Singer's not only a diva - one of the greatest sopranos - she can also tackle a blue marlin
Wouldn't it be neat to be Dame Kiri Te Kanawa? She's got that glorious voice, obviously, and the luminous face. At 66 years old, she looks absolutely fabulous, like Lady Di's older, lovelier sister.
She's sung the most beautiful arias in history in the great opera houses of the world.
She has a magnificent collection of floor-length, feathered gowns. And underneath all of that frou frou, beneath the eyeliner and the warbling, Dame Kiri is made of steel.
When she is not singing, she likes to go fishing, for enormous deep-sea fish. If you go on the internet, you can watch clips of her fishing in Russia and Norway.
But she especially likes fishing at home in New Zealand. Last Christmas, she caught a 217kg blue marlin in the Bay of Islands.

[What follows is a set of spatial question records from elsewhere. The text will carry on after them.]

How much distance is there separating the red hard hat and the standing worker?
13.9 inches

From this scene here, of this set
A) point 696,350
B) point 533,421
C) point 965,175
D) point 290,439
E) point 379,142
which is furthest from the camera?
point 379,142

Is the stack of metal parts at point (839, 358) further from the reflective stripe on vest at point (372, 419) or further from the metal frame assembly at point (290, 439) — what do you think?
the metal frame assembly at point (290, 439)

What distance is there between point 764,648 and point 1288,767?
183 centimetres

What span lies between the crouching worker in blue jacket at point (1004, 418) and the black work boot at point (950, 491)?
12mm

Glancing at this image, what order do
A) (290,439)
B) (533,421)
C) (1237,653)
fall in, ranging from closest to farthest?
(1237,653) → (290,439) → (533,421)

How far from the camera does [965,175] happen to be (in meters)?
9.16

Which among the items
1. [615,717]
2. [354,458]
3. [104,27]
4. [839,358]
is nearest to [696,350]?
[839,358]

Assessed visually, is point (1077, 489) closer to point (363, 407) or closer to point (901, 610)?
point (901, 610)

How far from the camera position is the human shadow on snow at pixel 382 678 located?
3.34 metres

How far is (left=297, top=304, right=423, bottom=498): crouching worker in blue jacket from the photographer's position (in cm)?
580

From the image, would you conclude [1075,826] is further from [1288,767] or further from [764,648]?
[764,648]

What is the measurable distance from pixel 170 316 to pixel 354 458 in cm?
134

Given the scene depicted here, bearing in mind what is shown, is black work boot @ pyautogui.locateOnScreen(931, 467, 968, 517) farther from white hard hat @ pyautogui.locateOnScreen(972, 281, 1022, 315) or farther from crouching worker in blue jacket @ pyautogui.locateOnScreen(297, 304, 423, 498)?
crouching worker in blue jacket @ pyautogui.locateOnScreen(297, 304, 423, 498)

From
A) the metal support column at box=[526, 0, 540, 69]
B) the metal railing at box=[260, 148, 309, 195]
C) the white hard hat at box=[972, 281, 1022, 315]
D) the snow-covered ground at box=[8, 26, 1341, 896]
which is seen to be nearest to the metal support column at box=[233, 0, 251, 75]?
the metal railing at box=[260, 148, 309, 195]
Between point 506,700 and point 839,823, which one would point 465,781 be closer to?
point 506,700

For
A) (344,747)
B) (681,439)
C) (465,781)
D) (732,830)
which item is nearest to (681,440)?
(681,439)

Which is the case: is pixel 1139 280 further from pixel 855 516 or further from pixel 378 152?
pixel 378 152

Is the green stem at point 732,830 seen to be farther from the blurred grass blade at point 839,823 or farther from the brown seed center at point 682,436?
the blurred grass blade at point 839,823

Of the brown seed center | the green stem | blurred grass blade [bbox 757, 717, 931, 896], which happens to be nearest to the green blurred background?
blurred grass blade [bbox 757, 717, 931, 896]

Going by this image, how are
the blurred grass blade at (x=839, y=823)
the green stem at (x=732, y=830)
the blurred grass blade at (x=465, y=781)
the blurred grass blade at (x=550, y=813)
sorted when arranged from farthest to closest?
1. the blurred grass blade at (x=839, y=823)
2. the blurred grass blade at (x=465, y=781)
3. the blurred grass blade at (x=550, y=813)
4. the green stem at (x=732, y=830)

For the unfamiliar, marlin are like swordfish, only more evil. They swim incredibly fast, and can grow to more than 5m in length, and come complete with a long, murderous spear.
A few years back, a commercial fisherman made the papers when he was impaled on the bill of a 4m blue marlin off the coast of Bermuda. For most of us, it would not be advisable to get between a marlin and where a marlin wants to go.
Not Dame Kiri, though. She goes out looking for marlin, and lands them on the jetty. She christened her boat with the one she caught last Christmas.
"Usually she tags them", a spokeswoman for the Bay of Islands Swordfish Club told a newspaper. "But because of its size she brought it in. I think now she is having smoked fish and pate."
Just 217kg of smoked fish and pate. Can you imagine? It took her 50 minutes to reel the bloody thing in.
Dame Kiri is like a cross between Maria Callas and The Old Man and the Sea. It is difficult not to admire her, difficult not to want to be her, no matter what she says about Susan Boyle.
Dame Kiri is in trouble this week because of comments she made about the Scottish singer.
Asked about Susan Boyle in an interview with a British magazine, she reared up at the hapless journalist like one of her own thoroughbreds.
"You insult me by even wanting to bring it into this conversation. I'm not interested," she said.
She then went even further on the subject, as divas are wont to do. "Move on. I'm doing something classical, not whiz-bang. Whiz-bang disappears. It goes 'whiz' and then 'bang'." Quite.
For these comments, Dame Kiri has been roundly castigated, accused of rank snobbery and of being out of touch. She does seem out of touch in one way, certainly.
Is Kiri Te Kanawa the last person on the planet to realise it's unacceptable not to adore Susan Boyle? The cult of SuBo, Britain's favourite underdog, has spread all over the world.
It's certainly reached New Zealand, where Susan has been clutched to the collective bosom like some sort of ungainly singing teddy bear.
I recall a fair share of hate mail myself for suggesting she might be a famous flash-in-the-pan.
But what on Earth possessed the journo to bring Susan Boyle into the conversation in the first place?
I know Dame Kiri was promoting some sort of opera competition she's involved in, but still.
As someone who's asked her fair share of stupid questions in interviews in the past, the schadenfreude-soaked part of me was thrilled by this.
Granted, she was hilariously precious in her dismissal of SuBo, but what else can you expect from Dame Kiri Te Kanawa? She is literally, and figuratively, a diva - one of the world's greatest sopranos - being asked to opine on a singing pudding belting out show tunes.
As someone who has worked all of her life to ascend to the pinnacle of achievement, who has willingly sacrificed the blood, sweat and tears that great art demands, it is not hard to extrapolate what Kiri Te Kanawa might think about a woman who won a telly talent show.
Granted Dame Kiri and Susan do share an era, but most right-thinking people are with the dame in placing them at opposite ends of the performance continuum, just as La Scala occupies one end and Britain's Got Talent another.
There is a conversation to be had here, about the large-scale democratisation of the arts, and the 21st century commodification of culture in cahoots with mass-media consumption in Western society.
I'm sure that Kiri Te Kanawa, as one of the great opera singers of her era, would be well placed to engage in such a discussion, but the place to get started isn't with Susan Boyle.
I do feel sorry for that journo, though. From the sounds of it, he would have had a better time with a 4m marlin than he did with Dame Kiri.
Her interviewers would do well to remember something Kiri already knows - when you go fishing for big game, it's wise to be prepared for a fight.